Related Companies eyeing gov't aid for convention hotel

1 of 2. Jeff Blau, President of Related Companies, speaks during the Reuters Global Real Estate and Infrastructure Summit in New York, June 15, 2010.

Credit: Reuters/Keith Bedford

NEW YORK | Wed Jun 16, 2010 10:17am EDT

NEW YORK (Reuters) - Mega-developer Related Companies is hoping for government subsidies and tax incentive financing to help build a 400-room convention hotel in South Florida.

Construction financing for real estate is particularly tough to come by and debt is difficult to obtain for hotel projects in particular because of the volatile cash flow that comes with the daily resetting of room rates.

"That's going to be a tough deal to get done," Related Companies President Jeff Blau said at the Reuters Global Real Estate and Infrastructure Summit in New York.

The hotel, which will use the Hilton Hotels brand, is part of a complex in West Palm Beach called CityPlace. In a press release in March, Related described the hotel as the linchpin of the success of the convention center.

Related plans to work with Hilton to get more capital for the project and work with the city to bring the project to fruition, although no specific plans have been outlined as of yet, Blau told Reuters.

"It is very important to the city that that hotel gets built for the economic rebound of Palm Beach," Blau said. He said the company is hoping for government subsidies and tax incentive financing to build the project.

The U.S. hotel market faced an unprecedented slide in profitability in 2009 as companies pared their travel spending. In recent months, bookings and rates have picked up in major urban markets, but the recovery has been a slow one.

Related is actively scouting out new hotel projects as it examines distressed real estate opportunities. Hotel fundamentals can turn on a dime because room rates are reset daily, a dynamic that can work in an owner's favor in a recovering economy.

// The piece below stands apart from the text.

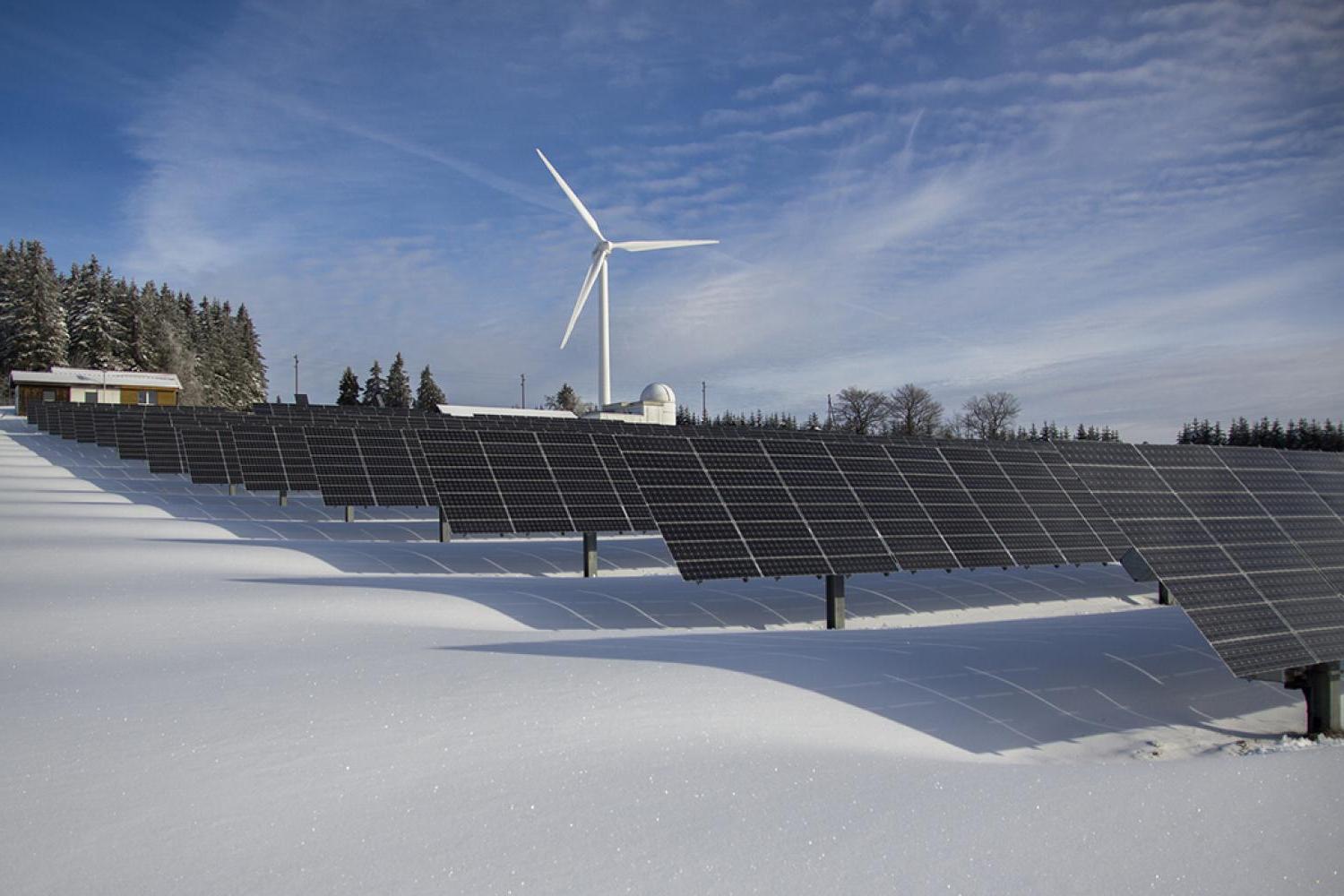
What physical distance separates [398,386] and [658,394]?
3676 inches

"(Hotels) could make for good equity investments," Blau said.

But competition for choice assets remains tight, Blau added. The potential return for a distressed hotel is much lower in today's crisis than in the early 1990s, he said.

While a distressed property purchased in the 1990s might have commanded a 30 percent return, a similar investment today might produce only a 20 percent return, Blau said.